Assim Lévy coloca que as mensagens e os "saberes" são cada vez menos produzidos de forma a durar, o que importa é sempre a informação mais recente, ocorre um declínio da verdade absoluta e imutável, conforme era buscado anteriormente. O autor também coloca a importância de uma nova forma de conhecimento trazida uso das tecnologias computacionais: o conhecimento por simulação.
O espaço-temporal é descrito como ponto, tempo real.
Rumo a uma ecologia cognitiva
Após deixar claro a forma na qual a utilização de "tecnologias da inteligencia" como a escrita e a informática influenciam na cognição e na construção espaço-temporal humana, nesta última parte do livro Pierre Lévy apresenta a ecologia cognitiva, a qual se propõe a estudar estas coletividades cosmopolitas. Faz-se uma reflexão entre o pensamento individual, as instituições sociais e as técnicas de comunicação. É mostrado que esses elementos heterogêneos articulam-se para formar coletividades pensantes homens-coisas.
"A inteligência ou a cognição são o resultado de redes complexas onde interagem um grande número de atores humanos, biológicos e técnicos. Não sou "eu" que sou inteligente, mas "eu" com o grupo humano do qual sou membro, com minha língua, com toda herança de métodos e tecnologias intelectuais (dentre os quais o uso da escrita)." Pág. 135
Lévy coloca que toda instituição é uma tecnologia intelectual, onde a cultura fornece um enorme equipamento cognitivo aos indivíduos (línguas, sistemas de classificação, conceitos, analogias, regras jurídicas, administrativas) e as técnicas agem diretamentente e indiretamente sobre a ecologia cognitiva.
Outra afirmação importante do autor é que nenhuma técnica têm uma significação intrínseca, um "ser" estável, mas apenas o sentido que é dado a ela sucessiva e simultaneamente por múltiplas coalizões sociais, onde a técnica não é boa, má ou neutra encontra-se misturada a tudo.
Assim, o autor enfatiza a importância de uma tecnodemocracia, àqueles que consideram a tecnologia como "inimiga" se excluem desse processo de construção de seus significados.
"A ciência e a técnica representam uma questão política e cultural excessivamente importante para serem deixados a cargo dos irmãos inimigos (cientistas ou críticos da ciência) que concordam em ver no objeto de seus louvores ou de suas críticas um fenômeno estranho ao funcionamento social ordinário. " (12).
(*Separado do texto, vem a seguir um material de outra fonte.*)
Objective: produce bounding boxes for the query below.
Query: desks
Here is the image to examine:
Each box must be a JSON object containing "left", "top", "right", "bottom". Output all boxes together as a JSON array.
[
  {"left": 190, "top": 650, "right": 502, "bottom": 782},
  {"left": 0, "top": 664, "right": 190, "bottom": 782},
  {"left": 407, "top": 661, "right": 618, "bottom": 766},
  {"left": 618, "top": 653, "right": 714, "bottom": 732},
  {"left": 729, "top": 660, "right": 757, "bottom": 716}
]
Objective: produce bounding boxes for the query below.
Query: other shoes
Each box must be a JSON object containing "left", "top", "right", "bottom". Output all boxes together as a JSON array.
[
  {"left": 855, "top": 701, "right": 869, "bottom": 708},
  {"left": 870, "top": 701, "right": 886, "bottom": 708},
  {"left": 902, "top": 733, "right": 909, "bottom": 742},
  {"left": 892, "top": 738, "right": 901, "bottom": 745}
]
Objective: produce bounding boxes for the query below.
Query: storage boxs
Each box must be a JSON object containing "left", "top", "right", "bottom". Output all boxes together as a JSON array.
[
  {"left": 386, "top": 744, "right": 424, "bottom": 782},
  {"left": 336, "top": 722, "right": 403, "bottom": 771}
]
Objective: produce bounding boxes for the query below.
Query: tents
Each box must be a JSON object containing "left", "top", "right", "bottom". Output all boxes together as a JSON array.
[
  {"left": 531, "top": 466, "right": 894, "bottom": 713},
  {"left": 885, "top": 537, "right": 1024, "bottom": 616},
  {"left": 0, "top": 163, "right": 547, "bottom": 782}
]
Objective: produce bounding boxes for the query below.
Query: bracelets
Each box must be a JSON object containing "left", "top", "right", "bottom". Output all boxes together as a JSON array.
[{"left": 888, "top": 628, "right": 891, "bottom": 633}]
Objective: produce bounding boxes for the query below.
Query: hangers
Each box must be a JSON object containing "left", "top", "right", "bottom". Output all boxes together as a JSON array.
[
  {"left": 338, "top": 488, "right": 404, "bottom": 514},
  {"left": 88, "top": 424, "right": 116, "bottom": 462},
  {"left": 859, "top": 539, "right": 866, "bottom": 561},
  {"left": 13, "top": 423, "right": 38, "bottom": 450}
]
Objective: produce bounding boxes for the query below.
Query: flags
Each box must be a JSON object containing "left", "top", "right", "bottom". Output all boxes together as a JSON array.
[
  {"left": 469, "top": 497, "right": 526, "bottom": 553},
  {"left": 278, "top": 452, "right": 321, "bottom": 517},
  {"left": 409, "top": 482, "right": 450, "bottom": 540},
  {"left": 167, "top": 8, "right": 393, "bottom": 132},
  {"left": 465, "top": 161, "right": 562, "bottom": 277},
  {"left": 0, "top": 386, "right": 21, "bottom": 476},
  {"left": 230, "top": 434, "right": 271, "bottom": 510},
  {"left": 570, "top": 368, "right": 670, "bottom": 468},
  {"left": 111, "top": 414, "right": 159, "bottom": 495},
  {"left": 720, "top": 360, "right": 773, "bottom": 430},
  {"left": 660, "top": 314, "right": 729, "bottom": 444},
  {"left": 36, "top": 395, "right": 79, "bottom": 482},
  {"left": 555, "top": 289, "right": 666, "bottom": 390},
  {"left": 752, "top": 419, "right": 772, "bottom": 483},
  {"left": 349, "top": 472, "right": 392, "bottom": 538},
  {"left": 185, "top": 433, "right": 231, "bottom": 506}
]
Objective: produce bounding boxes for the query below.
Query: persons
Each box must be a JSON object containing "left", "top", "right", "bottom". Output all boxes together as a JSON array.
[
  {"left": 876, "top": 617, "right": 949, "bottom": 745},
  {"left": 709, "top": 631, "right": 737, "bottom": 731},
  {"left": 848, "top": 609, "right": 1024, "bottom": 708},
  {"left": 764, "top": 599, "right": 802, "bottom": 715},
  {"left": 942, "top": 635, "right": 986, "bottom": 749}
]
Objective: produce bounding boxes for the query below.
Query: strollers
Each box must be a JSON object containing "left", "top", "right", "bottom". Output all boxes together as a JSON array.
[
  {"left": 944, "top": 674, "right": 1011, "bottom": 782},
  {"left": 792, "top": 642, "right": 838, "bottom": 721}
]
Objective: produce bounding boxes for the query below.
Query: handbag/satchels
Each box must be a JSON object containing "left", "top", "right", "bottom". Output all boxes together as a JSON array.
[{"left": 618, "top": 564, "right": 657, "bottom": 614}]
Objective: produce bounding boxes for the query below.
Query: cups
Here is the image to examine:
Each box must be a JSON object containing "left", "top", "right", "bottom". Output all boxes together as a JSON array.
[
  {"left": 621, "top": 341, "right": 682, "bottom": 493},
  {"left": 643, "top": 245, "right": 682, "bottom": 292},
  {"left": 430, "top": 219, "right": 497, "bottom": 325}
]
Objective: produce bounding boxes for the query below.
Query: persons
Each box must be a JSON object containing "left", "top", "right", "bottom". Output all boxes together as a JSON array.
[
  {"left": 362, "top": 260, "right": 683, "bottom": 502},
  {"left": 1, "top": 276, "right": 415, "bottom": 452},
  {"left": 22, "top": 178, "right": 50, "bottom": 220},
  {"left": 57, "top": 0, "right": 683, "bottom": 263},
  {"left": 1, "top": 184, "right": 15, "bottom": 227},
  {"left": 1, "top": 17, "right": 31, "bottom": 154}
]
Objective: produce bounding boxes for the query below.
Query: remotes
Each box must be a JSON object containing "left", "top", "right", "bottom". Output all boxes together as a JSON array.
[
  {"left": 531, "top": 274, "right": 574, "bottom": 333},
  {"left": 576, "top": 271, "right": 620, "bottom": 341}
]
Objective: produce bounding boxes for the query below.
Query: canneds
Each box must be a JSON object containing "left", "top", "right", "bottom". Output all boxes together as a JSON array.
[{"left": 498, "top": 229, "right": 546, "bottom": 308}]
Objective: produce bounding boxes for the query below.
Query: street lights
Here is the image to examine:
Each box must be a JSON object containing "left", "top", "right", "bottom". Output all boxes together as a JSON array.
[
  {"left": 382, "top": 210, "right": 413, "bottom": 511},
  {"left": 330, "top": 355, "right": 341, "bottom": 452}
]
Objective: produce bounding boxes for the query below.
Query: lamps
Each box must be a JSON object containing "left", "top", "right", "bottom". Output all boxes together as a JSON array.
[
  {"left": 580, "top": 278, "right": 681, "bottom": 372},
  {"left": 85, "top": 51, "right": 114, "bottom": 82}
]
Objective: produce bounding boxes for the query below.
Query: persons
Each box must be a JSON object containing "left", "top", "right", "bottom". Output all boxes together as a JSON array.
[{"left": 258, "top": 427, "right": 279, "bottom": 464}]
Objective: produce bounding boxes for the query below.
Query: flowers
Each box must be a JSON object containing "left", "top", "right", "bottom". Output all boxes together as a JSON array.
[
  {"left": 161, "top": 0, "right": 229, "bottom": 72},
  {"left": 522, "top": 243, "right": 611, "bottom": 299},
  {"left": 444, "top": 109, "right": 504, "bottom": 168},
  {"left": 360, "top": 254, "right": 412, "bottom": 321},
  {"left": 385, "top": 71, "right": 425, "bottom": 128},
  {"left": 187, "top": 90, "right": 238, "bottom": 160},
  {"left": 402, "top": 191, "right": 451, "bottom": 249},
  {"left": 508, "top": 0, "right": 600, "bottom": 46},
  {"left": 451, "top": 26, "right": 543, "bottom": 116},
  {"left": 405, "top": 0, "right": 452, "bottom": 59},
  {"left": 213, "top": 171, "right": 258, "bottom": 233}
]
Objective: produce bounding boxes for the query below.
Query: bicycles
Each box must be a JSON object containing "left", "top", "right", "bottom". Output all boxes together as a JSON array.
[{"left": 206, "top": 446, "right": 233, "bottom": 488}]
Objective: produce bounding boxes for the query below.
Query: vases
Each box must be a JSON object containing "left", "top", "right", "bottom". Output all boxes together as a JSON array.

É importante salientar que a educação é um dos principais veículos da cultura e que a educação das novas gerações apesar de ser uma das tarefas mais importantes de uma sociedade civilizada, é também, uma das mais custosas e difíceis. A transição dos velhos métodos para os novos pode se mostrar muito lenta se comparada com o crescimento vertiginoso da informatização e o período de transição pode alienar toda uma geração.
Resumo feito por Mônica Carapeços Arriada.